- _What is asked_
Reproduce every line of the records below verbatim, leaving out the pictures.

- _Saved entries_

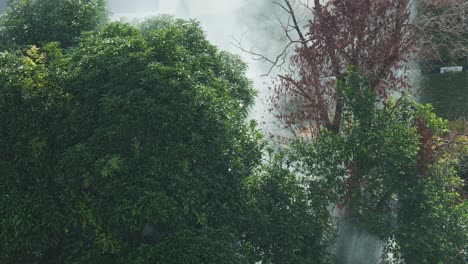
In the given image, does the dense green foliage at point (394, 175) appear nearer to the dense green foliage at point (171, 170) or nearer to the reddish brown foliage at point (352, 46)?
the dense green foliage at point (171, 170)

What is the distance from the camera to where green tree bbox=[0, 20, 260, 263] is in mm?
10625

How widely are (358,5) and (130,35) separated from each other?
223 inches

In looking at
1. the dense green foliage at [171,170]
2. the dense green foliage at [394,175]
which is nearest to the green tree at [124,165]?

- _Answer to this task_
In the given image, does the dense green foliage at point (394, 175) appear nearer to the dense green foliage at point (171, 170) or nearer to the reddish brown foliage at point (352, 46)?
the dense green foliage at point (171, 170)

What is the distance from the camera to where green tree bbox=[0, 20, 260, 263] is in mm?
10625

How widely are (358,5) and (130,35) separated from each other?
223 inches

In looking at
1. the dense green foliage at [171,170]
2. the dense green foliage at [394,175]
which is nearest to the green tree at [124,165]?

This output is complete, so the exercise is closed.